Orlistat-induced cutaneous leukocytoclastic vasculitis
Version of Record online: 14 OCT 2002
Copyright © 2002 by the American College of Rheumatology
Arthritis Care & Research
Volume 47, Issue 5, page 567, 15 October 2002
How to Cite
Gonzalez-Gay, M. A., Garcia-Porrua, C., Lueiro, M. and Fernandez, M. L. (2002), Orlistat-induced cutaneous leukocytoclastic vasculitis. Arthritis & Rheumatism, 47: 567. doi: 10.1002/art.10670
- Issue online: 14 OCT 2002
- Version of Record online: 14 OCT 2002
To the Editor:
Obesity is a growing problem in developed countries. Treatment for obesity requires diet, exercise, behavior modifications and, in some cases, antiobesity agents. Orlistat, a pancreatic lipase inhibitor, is a new drug for obesity that decreases the absorption of dietary fat (1). Adverse reactions are almost exclusively gastrointestinal (2).

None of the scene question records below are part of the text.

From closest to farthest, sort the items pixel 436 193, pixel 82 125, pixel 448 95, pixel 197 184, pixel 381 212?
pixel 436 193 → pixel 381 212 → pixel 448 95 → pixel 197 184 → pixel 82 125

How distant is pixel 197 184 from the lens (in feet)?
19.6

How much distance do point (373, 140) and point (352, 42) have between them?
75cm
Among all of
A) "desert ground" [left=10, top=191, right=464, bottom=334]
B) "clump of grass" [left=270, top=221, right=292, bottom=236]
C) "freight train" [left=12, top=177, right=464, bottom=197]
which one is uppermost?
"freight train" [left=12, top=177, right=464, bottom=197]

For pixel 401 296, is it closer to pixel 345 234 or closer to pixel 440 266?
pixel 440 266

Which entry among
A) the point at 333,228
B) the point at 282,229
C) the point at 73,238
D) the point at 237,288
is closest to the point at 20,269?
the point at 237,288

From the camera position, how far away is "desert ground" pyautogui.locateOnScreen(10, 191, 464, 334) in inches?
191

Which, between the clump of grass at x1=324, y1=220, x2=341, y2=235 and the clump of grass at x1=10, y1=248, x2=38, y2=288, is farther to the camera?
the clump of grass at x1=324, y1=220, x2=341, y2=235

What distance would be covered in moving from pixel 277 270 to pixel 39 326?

Cutaneous vasculitis (CV) related to drugs has extensively been reported (3). We describe a case of CV related to orlistat.

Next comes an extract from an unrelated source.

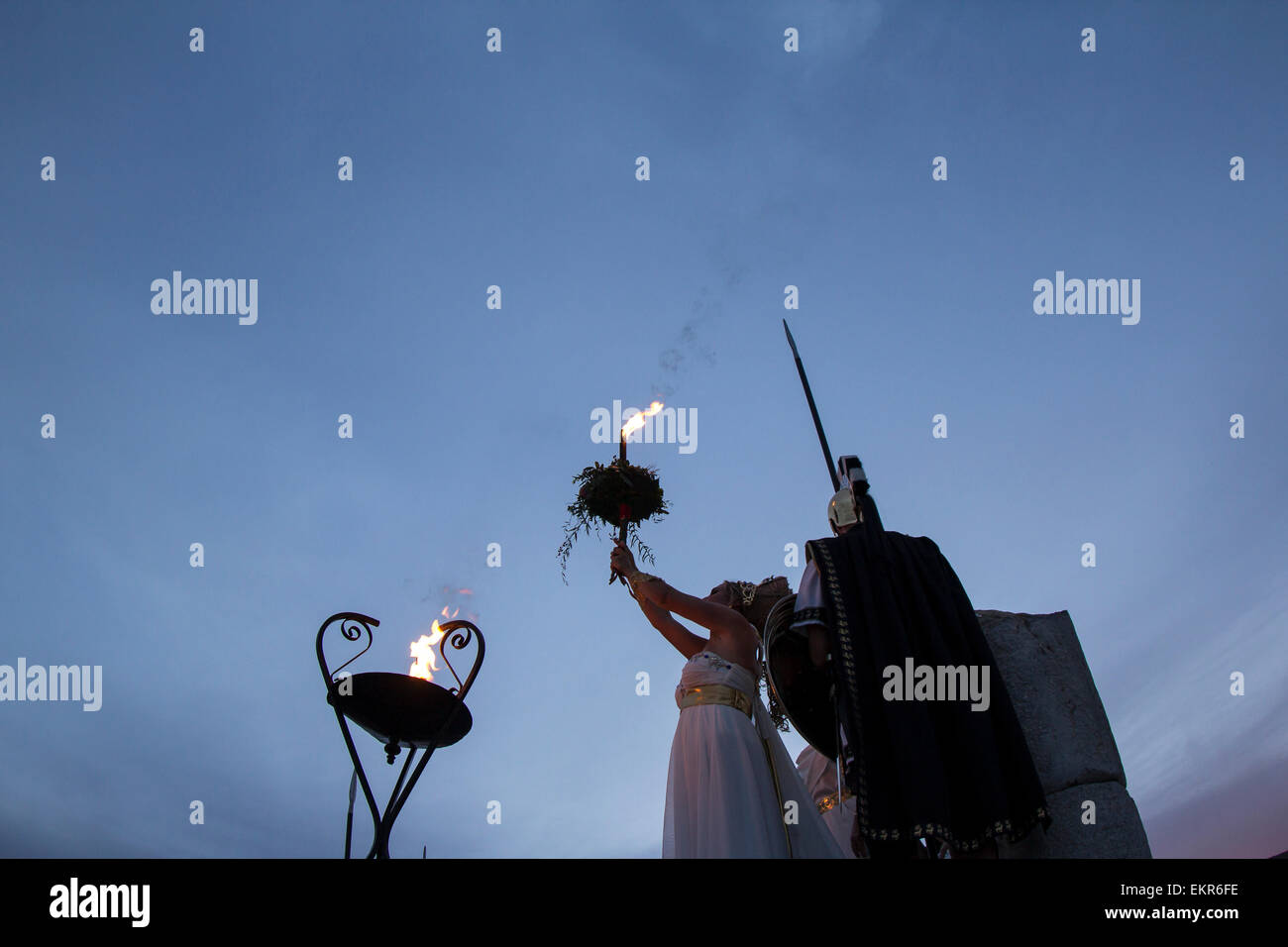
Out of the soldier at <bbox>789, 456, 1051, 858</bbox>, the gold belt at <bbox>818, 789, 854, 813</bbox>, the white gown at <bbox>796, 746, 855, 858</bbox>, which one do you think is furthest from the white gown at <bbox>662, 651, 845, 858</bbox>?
the soldier at <bbox>789, 456, 1051, 858</bbox>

A 34-year-old white general practitioner presented to the hospital because of palpable purpura of 72 hours duration, mainly involving the lower extremities. He reported asthma in his childhood, but had not required treatment for respiratory problems since that time. Apart from obesity, the rest of his medical history was unremarkable. He decided to take orlistat (120 mg before meals) as medical treatment for obesity.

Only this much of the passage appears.